▸ **Do this**
Transcribe the records starting at the line that contains "Which among" and ending with the line that contains "400 millimetres", keeping every character unchanged.
━━━━━━━━━━━━━━━━━━━━━━━━━━━━━━
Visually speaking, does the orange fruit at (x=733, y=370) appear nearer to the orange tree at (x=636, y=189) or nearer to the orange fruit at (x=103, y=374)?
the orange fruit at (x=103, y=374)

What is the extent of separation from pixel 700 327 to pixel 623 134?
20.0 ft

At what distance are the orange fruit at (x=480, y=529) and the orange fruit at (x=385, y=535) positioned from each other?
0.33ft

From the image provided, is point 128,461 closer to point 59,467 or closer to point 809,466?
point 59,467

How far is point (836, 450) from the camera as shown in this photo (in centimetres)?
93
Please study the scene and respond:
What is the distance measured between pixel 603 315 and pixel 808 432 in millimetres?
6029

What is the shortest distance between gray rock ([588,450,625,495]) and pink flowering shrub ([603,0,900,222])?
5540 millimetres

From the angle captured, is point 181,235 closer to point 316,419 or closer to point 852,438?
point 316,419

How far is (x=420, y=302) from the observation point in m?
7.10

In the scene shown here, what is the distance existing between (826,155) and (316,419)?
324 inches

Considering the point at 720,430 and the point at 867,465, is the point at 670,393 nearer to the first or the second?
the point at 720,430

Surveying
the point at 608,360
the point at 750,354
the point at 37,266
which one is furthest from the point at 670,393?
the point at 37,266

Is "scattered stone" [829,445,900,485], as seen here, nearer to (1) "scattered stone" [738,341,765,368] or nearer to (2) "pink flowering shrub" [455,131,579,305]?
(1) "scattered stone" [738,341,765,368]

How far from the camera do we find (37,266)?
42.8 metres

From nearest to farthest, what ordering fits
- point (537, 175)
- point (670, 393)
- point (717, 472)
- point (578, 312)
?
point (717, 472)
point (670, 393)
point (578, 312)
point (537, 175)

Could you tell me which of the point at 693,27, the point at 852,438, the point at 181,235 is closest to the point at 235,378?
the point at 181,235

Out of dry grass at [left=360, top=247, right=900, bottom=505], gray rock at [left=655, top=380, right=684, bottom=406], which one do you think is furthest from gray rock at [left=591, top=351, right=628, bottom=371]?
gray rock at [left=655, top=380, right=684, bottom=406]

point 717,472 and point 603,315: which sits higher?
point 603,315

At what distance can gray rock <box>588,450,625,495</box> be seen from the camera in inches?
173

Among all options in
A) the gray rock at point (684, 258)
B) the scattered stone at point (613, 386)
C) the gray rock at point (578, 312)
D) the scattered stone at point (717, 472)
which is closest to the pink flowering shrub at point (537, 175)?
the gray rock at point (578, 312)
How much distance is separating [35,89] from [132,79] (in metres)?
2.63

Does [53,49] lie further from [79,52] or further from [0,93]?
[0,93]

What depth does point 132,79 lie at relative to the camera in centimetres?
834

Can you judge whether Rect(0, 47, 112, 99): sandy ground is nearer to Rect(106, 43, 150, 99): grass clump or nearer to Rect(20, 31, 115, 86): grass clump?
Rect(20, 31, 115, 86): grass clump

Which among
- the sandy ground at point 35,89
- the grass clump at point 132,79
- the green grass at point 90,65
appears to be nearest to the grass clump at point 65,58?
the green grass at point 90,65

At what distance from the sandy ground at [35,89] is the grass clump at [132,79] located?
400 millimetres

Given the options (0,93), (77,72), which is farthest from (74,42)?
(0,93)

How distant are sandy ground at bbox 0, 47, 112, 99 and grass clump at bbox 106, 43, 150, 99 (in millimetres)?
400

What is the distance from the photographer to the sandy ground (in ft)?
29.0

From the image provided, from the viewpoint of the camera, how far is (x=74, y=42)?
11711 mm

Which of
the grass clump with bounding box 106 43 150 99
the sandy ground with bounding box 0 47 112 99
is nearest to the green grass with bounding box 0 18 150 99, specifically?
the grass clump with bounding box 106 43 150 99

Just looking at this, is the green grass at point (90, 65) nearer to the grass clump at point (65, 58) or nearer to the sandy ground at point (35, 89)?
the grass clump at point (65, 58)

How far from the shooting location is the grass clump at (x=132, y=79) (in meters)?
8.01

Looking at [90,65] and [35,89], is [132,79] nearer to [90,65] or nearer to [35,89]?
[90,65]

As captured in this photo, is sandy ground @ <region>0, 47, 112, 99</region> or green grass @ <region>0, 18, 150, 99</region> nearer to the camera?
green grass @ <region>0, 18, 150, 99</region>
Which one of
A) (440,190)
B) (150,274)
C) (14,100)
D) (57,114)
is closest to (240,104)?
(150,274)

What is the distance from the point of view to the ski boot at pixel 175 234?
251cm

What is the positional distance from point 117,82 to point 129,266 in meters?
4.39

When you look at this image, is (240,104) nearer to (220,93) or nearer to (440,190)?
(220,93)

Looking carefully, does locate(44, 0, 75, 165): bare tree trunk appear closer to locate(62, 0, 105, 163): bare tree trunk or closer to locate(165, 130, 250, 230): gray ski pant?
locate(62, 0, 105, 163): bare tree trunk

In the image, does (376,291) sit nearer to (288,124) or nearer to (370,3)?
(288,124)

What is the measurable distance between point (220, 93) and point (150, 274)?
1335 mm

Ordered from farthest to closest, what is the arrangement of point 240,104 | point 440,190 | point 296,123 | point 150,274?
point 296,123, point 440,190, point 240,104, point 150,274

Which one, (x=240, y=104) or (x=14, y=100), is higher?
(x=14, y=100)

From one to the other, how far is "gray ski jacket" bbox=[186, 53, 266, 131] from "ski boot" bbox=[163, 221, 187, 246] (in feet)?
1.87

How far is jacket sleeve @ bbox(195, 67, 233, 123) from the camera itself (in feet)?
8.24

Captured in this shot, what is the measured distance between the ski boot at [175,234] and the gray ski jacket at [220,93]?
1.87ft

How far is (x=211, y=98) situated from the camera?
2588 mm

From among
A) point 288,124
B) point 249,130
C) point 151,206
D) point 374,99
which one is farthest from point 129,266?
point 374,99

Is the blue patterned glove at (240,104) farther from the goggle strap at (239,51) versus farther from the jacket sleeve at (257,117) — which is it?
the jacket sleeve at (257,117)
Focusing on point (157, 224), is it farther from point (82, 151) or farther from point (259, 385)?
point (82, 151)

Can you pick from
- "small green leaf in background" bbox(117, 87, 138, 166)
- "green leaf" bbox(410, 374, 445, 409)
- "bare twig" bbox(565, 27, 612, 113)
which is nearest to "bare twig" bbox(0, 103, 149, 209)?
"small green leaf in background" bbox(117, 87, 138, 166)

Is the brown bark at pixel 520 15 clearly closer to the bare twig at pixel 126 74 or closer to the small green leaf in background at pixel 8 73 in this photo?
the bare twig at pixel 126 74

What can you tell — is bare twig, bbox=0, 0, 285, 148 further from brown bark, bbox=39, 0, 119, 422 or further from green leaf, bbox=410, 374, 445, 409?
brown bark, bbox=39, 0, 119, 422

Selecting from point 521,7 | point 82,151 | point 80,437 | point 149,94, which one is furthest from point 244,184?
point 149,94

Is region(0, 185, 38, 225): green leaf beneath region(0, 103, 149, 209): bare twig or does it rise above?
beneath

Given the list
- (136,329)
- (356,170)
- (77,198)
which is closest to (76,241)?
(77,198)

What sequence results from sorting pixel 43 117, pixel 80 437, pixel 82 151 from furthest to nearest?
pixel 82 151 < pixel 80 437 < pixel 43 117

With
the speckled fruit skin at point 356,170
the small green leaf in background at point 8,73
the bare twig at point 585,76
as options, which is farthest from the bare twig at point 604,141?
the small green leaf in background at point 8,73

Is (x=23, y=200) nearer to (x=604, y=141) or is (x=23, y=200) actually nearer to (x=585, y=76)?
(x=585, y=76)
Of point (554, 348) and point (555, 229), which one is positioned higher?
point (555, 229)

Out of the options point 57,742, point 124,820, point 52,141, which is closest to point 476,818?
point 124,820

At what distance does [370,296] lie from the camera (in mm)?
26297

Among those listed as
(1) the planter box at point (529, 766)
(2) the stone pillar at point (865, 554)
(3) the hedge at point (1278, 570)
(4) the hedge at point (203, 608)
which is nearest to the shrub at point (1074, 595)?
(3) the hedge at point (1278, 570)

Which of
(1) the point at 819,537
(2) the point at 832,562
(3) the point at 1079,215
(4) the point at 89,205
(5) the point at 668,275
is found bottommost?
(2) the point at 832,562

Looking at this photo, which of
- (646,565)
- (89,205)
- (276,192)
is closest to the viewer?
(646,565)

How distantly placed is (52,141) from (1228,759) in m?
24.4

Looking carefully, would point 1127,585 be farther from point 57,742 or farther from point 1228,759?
━━━━━━━━━━━━━━━━━━━━━━━━━━━━━━
▸ **Expected answer**
Which among
- the sandy ground at point 35,89
- the grass clump at point 132,79
- the green grass at point 90,65
appears to be nearest to the grass clump at point 65,58?
the green grass at point 90,65

At what distance from the sandy ground at [35,89] is the grass clump at [132,79] located?
400 millimetres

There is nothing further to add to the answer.